Towards Virtual Clinical Trials of Radiology AI with Conditional Generative Modeling
Benjamin D. Killeen, Bohua Wan, Aditya V. Kulkarni, Nathan Drenkow, Michael Oberst, Paul H. Yi, Mathias Unberath
TL;DR
This work introduces virtual clinical trials (VCTs) for radiology AI by developing a conditional, full-body CT synthesis model based on a latent diffusion framework. The system jointly models $p(\mathbf{X},\mathbf{\Y})$ and $p(\mathbf{Z}_{\rm img},\mathbf{Z}_{\rm seg}|\mathbf{a})$ to generate anatomically consistent CT images and segmentations conditioned on demographic attributes $\mathbf{a}$. Through comprehensive evaluation (FID, Dice, organ-volume/centroid correlations, and conditioning fidelity), the authors demonstrate high realism and anatomical plausibility, enabling scalable VCTs for bias auditing and robustness assessment. Applying VCTs to body-fat and muscle-mass estimation tasks, they show synthetic cohorts recapitulate real-world degradation and biases, outperform conventional weighting in detecting OOD degradation, and reveal the attributes most predictive of errors. The results suggest VCTs can streamline proactive AI validation, help mitigate biases, and support safer deployment of radiology AI, with future work expanding conditioning and emergent properties at scale.
Abstract
Artificial intelligence (AI) is poised to transform healthcare by enabling personalized and efficient care through data-driven insights. Although radiology is at the forefront of AI adoption, in practice, the potential of AI models is often overshadowed by severe failures to generalize: AI models can have performance degradation of up to 20% when transitioning from controlled test environments to clinical use by radiologists. This mismatch raises concerns that radiologists will be misled by incorrect AI predictions in practice and/or grow to distrust AI, rendering these promising technologies practically ineffectual. Exhaustive clinical trials of AI models on abundant and diverse data is thus critical to anticipate AI model degradation when encountering varied data samples. Achieving these goals, however, is challenging due to the high costs of collecting diverse data samples and corresponding annotations. To overcome these limitations, we introduce a novel conditional generative AI model designed for virtual clinical trials (VCTs) of radiology AI, capable of realistically synthesizing full-body CT images of patients with specified attributes. By learning the joint distribution of images and anatomical structures, our model enables precise replication of real-world patient populations with unprecedented detail at this scale.

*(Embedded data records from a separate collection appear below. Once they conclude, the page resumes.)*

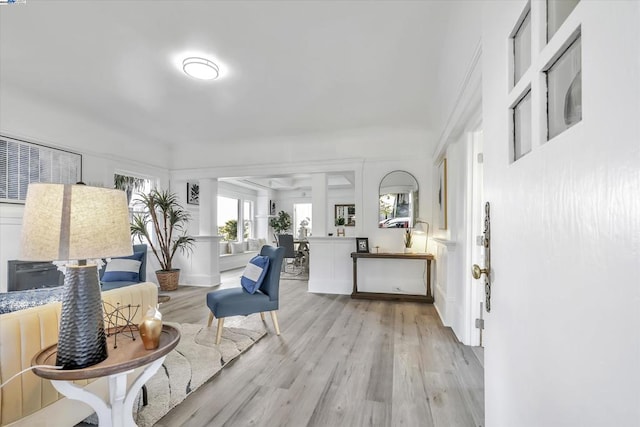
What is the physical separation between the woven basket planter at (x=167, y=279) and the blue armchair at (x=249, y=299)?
7.44ft

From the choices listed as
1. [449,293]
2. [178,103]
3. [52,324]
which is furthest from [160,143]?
[449,293]

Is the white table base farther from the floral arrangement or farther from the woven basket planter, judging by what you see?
the woven basket planter

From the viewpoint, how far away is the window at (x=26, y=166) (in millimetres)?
3400

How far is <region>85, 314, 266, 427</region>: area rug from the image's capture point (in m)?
1.84

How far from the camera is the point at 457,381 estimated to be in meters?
2.16

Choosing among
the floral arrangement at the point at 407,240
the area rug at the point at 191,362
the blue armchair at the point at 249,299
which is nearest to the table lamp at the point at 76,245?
the area rug at the point at 191,362

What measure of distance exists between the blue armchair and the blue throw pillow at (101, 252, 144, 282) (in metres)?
1.45

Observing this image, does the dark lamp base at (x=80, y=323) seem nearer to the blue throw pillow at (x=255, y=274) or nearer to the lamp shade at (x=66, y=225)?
the lamp shade at (x=66, y=225)

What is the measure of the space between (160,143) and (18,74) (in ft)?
8.16

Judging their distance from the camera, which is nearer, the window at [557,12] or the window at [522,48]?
the window at [557,12]

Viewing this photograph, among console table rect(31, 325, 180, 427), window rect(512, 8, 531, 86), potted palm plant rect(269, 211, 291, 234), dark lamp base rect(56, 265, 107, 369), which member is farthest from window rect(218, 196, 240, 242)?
window rect(512, 8, 531, 86)

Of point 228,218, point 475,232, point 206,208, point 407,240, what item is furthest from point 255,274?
point 228,218

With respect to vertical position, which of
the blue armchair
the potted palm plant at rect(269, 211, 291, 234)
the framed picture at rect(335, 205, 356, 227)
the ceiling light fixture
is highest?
the ceiling light fixture

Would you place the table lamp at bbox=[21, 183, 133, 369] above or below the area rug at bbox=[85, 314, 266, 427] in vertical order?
above
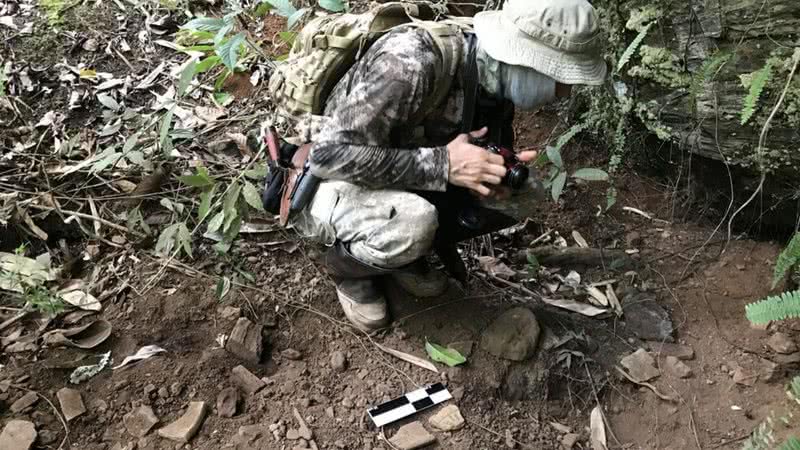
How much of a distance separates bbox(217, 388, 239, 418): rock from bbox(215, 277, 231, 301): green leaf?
0.56 m

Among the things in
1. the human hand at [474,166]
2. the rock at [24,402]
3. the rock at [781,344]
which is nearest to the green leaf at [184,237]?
the rock at [24,402]

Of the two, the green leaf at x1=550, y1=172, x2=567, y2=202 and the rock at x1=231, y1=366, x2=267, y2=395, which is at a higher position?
the green leaf at x1=550, y1=172, x2=567, y2=202

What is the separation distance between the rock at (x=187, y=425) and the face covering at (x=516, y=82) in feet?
6.01

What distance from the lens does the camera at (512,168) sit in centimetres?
265

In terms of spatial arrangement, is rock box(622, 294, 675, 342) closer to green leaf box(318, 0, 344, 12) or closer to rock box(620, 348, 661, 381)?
rock box(620, 348, 661, 381)

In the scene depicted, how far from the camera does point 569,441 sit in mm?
2887

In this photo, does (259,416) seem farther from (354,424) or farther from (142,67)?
(142,67)

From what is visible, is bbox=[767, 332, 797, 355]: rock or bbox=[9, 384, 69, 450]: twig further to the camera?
bbox=[767, 332, 797, 355]: rock

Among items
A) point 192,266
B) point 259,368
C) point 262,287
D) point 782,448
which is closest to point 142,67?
point 192,266

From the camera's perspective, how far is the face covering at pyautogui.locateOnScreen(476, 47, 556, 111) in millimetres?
2631

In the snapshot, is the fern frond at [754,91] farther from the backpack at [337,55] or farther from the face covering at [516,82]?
the backpack at [337,55]

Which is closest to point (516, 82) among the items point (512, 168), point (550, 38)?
point (550, 38)

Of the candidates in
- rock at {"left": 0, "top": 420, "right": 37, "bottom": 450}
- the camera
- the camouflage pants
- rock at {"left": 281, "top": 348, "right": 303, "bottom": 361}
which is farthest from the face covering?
rock at {"left": 0, "top": 420, "right": 37, "bottom": 450}

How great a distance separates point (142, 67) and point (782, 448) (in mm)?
4515
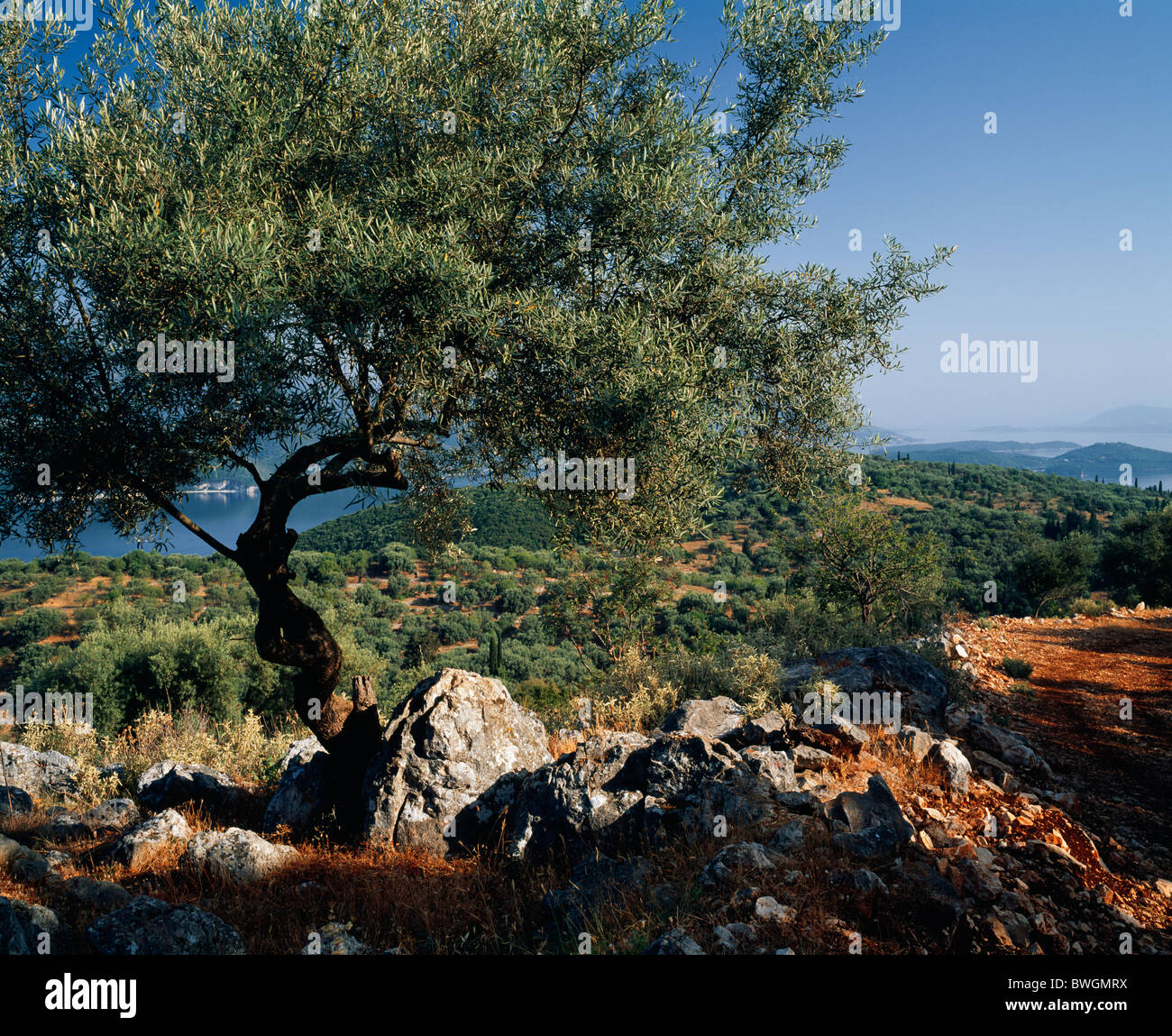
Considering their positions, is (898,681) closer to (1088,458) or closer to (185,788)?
(185,788)

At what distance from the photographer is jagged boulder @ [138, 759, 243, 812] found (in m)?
9.20

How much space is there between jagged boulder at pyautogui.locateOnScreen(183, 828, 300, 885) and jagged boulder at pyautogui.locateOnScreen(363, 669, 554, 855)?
3.57 ft

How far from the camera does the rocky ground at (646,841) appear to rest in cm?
489

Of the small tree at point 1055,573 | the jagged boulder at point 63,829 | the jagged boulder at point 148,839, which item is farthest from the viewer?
the small tree at point 1055,573

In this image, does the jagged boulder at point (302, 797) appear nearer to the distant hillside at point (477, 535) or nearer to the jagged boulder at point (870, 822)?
the jagged boulder at point (870, 822)

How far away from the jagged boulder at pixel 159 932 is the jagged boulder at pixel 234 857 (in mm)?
1497

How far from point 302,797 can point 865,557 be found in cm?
1532

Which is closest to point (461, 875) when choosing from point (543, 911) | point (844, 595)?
point (543, 911)

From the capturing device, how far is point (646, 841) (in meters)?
6.38

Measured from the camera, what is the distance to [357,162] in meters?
6.72

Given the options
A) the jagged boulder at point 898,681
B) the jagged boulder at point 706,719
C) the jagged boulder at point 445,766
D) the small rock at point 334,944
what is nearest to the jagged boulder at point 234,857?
the jagged boulder at point 445,766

We demonstrate meaningful evaluation of radiology AI models through VCTs powered by our synthetic CT study populations, revealing model degradation and facilitating algorithmic auditing for bias-inducing data attributes. Our generative AI approach to VCTs is a promising avenue towards a scalable solution to assess model robustness, mitigate biases, and safeguard patient care by enabling simpler testing and evaluation of AI models in any desired range of diverse patient populations.